The Colonel and Me
The Chinese Art of Creating Familiarity
As I was still grasping the implications, and probably stroking my beard, trying to find comfort in the nervous gesture but suddenly conscious of how white it had become, she cocked her head, pointing with raised finger in the air for effect, and said, “You know you really look like that Kentucky Fried Chicken guy!”

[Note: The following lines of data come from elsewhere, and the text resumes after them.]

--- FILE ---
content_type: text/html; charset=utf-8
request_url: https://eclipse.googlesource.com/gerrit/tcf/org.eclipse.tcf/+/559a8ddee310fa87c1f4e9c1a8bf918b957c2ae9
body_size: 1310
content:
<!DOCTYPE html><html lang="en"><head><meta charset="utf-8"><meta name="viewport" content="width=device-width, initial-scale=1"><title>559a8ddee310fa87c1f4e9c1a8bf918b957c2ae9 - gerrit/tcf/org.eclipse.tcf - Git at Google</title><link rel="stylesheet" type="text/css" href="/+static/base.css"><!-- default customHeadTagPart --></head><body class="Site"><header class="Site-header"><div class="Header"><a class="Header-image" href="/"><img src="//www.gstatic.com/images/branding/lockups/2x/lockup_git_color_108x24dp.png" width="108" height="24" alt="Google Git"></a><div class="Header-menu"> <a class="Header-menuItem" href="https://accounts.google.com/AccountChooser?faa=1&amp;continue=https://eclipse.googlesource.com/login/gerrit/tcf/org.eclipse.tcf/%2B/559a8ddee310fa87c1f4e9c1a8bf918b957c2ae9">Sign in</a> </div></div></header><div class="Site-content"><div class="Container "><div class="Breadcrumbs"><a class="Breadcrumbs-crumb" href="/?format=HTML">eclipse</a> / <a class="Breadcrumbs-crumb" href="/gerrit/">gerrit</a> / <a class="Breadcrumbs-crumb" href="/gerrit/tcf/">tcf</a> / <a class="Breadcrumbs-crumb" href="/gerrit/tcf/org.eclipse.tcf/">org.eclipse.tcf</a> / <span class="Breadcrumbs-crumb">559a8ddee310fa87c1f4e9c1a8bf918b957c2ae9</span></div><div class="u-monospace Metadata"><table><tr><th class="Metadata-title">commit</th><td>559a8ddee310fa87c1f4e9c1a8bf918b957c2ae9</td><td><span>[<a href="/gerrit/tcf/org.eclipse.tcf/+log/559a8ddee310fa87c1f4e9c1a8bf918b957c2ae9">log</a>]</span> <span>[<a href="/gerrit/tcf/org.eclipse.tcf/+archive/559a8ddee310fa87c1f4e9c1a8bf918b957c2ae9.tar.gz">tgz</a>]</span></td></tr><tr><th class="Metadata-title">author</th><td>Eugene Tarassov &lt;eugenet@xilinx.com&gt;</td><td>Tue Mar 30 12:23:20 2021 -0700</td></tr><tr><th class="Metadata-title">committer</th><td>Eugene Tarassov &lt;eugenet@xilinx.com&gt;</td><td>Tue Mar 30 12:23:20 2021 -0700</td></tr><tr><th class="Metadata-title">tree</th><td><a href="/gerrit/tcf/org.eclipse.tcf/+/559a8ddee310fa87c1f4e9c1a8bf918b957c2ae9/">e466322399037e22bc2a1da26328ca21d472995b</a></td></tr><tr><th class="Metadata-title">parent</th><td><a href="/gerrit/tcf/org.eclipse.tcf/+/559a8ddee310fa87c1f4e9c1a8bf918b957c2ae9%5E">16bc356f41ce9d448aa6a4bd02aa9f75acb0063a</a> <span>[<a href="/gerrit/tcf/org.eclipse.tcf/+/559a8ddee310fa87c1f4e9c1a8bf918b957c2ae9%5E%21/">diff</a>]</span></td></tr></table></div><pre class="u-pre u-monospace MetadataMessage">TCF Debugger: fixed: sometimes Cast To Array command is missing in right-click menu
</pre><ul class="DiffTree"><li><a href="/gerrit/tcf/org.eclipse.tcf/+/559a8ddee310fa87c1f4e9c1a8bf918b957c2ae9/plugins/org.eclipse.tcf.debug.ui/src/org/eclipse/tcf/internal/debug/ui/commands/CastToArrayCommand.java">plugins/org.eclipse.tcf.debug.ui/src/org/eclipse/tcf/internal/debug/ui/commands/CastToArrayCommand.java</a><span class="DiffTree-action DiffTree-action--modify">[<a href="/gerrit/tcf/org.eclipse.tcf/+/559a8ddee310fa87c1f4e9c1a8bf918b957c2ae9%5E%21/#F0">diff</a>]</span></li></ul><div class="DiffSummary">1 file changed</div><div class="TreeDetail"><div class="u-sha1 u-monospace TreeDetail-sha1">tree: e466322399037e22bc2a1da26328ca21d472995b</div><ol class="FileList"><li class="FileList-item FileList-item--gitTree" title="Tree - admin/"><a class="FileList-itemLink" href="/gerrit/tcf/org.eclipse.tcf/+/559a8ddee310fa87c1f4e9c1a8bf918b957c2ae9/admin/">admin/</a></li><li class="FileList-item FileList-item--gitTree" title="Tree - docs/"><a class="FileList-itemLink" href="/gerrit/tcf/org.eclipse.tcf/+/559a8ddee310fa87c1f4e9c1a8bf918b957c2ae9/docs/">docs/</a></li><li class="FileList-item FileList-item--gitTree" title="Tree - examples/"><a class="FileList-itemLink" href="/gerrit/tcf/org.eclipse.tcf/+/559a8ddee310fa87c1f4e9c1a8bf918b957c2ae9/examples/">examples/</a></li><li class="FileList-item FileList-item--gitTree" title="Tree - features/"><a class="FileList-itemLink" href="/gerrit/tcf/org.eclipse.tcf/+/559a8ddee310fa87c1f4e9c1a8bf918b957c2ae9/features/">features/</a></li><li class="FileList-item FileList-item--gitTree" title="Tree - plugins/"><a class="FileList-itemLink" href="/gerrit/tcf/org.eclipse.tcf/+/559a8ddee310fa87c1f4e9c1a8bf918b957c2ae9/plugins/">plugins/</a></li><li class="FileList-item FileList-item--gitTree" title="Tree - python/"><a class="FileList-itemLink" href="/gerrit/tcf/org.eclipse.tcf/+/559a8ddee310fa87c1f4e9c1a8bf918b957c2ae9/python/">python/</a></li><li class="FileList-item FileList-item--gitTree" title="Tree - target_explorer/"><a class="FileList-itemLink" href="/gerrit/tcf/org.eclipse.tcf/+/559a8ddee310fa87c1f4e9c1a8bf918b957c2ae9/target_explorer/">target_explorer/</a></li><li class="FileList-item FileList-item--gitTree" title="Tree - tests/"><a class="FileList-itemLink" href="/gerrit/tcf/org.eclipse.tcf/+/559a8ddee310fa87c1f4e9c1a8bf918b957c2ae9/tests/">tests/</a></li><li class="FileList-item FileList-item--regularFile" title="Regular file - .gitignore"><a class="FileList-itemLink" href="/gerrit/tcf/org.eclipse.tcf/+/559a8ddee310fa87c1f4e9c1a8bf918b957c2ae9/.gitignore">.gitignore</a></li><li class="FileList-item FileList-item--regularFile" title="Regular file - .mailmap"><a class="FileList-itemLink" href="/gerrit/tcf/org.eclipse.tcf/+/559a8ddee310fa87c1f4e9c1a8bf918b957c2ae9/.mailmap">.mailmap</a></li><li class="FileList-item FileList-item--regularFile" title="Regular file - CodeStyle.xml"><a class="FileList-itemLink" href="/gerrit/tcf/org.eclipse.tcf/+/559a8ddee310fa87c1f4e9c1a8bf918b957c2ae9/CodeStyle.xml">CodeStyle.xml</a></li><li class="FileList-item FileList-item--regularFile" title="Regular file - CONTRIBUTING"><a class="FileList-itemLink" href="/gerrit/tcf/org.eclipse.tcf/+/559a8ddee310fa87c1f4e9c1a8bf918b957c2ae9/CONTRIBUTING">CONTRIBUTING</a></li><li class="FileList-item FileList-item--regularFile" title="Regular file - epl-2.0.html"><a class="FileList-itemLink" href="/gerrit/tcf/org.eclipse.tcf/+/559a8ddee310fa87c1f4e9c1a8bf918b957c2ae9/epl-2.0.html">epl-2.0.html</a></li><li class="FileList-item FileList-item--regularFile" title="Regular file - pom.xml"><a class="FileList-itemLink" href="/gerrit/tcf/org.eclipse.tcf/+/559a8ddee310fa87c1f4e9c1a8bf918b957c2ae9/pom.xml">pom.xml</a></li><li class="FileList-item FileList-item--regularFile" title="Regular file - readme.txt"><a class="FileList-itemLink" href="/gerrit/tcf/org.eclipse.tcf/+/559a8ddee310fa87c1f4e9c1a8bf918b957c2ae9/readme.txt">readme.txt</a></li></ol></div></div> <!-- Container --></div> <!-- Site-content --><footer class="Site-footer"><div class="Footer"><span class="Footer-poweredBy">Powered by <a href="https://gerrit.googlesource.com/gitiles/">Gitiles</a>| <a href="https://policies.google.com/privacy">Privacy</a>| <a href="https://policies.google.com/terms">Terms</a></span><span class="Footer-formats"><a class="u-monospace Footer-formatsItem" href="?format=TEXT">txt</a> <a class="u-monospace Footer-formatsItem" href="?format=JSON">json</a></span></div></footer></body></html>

The way other people perceive us is always interesting, often amusing, but sometimes baffling or better not discovered in the first place. Being of the mongrel descent that produced the plain old, white American, I was always surprised when Chinese friends and acquaintances would say, “Ni zhenshi Meiguoren ma?” (Are you really an American?). Like many compatriots lately, I’ve craved more ethnic identity, enshrining my Celtic and Viking DNA and jumping out of the great American “melting pot.” But it always comes as a shock to find someone who doubts that I’m American at all, and all the more so when they think I’m Russian or German. Of course, I bring these mildly startling revelations upon myself by being so gregarious and willing to play the guessing game. Walking down the street, I’ve always enjoyed people I overhear saying things like, “Here comes a Russian!” giving me the opportunity to pipe in, “Nope…American.” Nothing nationalistic about it; just for everyone’s fun. I was even honored once to be pronounced a Kazakh minority member by a curious group at an outdoor market one glorious morning. *** Other times, these perceptions of those around us seem to sneak up first and then burst upon you, suddenly challenging what you pompously thought you knew about yourself. One day in Hangzhou, while waiting along the street in the sun (for a bus or a friend to come out of the
nd bookstore), I started to engage in idle chatter with an older lady also waiting there. I’ve always been pretty compulsive that way – talking to strangers in elevators, making friends with taxi drivers. Why be quiet when the chance to know someone new is right there in front of you? There is a custom in China to compel much younger relatives to call a recent acquaintance “shushu” (uncle) or “a yi” (auntie), thereby instantly creating a bond of familiarity. It produces a very pleasant effect, but I always wondered how the kids felt about having to make a total stranger their “relative” on demand. (I actually tried to employ the custom with my Chinese-speaking son once or twice when he was small, but quite unsuccessfully.) At an appropriate pause in the conversation, the woman looked around and motioned for her grandson to come over and, indicating in my direction, said, “Kuai, shuo yeye.” (Quick, say grandpa.). I clearly understood what she said, and the young boy parroted, but turned to see if perhaps someone else, much older, had come into view…. Grandpa? As I was still grasping the implications, and probably stroking my beard, trying to find comfort in the nervous gesture but suddenly conscious of how white it had become, she cocked her head, pointing with raised finger in the air for effect, and said, “You know you really look like that Kentucky Fried Chicken guy!” I was in Beijing when they opened the very first KFC in China, right by Qianmen. I believe it was the biggest in the world. I was sure it would fail, considering how meticulous Chinese people usually seem to be about food. Ah well, I was wrong. And I guess I do look a little like the Colonel after all.